(Collected data)

....................

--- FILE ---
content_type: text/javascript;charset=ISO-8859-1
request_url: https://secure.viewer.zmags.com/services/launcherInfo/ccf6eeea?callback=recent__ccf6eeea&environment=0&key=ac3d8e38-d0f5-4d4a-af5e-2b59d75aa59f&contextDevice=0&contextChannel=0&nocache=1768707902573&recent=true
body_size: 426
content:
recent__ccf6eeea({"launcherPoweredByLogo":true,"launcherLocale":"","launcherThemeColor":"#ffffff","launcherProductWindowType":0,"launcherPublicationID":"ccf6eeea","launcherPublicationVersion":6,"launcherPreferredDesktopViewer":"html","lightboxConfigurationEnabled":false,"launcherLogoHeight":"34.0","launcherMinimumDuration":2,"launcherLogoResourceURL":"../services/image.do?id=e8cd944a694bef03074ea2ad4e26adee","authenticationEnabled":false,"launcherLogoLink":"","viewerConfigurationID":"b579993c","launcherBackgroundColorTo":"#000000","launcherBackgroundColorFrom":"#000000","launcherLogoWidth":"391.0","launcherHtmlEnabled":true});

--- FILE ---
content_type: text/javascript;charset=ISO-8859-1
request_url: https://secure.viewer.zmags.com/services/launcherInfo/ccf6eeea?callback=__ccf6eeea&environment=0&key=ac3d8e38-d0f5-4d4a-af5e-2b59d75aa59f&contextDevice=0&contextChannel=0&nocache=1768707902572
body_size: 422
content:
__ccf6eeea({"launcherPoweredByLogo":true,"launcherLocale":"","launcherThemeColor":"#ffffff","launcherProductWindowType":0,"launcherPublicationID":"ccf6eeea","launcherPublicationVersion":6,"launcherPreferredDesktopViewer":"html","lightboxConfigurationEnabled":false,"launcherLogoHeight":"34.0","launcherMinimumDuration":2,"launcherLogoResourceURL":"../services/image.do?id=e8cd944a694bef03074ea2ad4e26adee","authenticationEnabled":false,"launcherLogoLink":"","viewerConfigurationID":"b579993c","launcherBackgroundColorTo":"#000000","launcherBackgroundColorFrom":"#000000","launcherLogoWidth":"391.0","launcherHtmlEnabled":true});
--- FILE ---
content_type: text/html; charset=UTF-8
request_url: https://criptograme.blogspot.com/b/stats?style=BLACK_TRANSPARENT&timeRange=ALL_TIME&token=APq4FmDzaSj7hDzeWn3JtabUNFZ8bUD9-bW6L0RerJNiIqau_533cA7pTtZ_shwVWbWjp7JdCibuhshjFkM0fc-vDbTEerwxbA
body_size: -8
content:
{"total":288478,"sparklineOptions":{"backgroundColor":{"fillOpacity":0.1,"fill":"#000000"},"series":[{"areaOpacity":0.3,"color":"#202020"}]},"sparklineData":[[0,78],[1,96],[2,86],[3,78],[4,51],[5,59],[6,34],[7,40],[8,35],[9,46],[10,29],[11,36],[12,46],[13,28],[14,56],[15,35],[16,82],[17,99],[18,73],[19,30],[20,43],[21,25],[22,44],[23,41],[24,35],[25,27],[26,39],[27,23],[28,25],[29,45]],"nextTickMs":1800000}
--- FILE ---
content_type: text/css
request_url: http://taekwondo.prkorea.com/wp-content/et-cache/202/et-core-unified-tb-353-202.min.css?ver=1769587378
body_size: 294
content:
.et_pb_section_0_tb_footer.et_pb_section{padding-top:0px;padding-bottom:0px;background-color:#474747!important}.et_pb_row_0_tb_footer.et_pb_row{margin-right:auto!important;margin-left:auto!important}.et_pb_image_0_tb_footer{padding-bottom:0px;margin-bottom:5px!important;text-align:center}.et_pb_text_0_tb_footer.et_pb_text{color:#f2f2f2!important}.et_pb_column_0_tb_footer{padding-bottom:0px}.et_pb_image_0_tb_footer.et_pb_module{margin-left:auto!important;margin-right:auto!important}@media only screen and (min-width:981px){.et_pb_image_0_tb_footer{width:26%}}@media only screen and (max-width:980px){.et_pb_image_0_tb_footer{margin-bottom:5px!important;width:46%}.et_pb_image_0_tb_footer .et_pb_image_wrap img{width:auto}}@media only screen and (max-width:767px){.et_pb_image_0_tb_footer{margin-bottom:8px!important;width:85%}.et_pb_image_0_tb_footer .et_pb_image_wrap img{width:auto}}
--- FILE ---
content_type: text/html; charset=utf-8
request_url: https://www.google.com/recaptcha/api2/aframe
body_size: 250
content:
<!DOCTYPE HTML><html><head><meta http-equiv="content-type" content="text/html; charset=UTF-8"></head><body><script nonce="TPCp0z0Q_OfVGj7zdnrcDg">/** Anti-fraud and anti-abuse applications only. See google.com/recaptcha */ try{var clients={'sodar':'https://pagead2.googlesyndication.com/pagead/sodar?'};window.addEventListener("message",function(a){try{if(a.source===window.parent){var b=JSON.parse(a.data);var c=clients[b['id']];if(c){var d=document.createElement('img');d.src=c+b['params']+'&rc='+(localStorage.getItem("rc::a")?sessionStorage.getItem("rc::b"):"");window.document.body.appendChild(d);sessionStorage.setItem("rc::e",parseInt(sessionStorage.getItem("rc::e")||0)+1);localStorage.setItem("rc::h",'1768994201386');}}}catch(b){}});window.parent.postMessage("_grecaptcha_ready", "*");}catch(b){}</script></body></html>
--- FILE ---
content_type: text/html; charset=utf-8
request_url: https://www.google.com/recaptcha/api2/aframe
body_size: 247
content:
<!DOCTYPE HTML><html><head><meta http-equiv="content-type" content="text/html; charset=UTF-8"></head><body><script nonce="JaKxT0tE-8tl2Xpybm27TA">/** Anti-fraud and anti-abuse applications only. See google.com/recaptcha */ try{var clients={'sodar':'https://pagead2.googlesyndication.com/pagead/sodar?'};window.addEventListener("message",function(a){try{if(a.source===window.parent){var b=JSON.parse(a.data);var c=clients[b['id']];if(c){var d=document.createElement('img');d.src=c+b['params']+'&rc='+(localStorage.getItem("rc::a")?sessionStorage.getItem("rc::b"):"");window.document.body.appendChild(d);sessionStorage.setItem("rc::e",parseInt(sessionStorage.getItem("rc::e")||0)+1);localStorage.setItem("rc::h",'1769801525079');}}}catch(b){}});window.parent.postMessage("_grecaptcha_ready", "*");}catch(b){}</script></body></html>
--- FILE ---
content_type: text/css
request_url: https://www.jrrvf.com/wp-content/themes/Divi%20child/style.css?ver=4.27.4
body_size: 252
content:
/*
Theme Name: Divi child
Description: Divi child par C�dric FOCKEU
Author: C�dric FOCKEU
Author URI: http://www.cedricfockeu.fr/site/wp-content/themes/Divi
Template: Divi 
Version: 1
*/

....................

INSTRUCTIONS FOR THE TASK: Exactly how many lines of the data include the word "contextDevice"? Reply with that number only.

YOUR SOLUTION: 2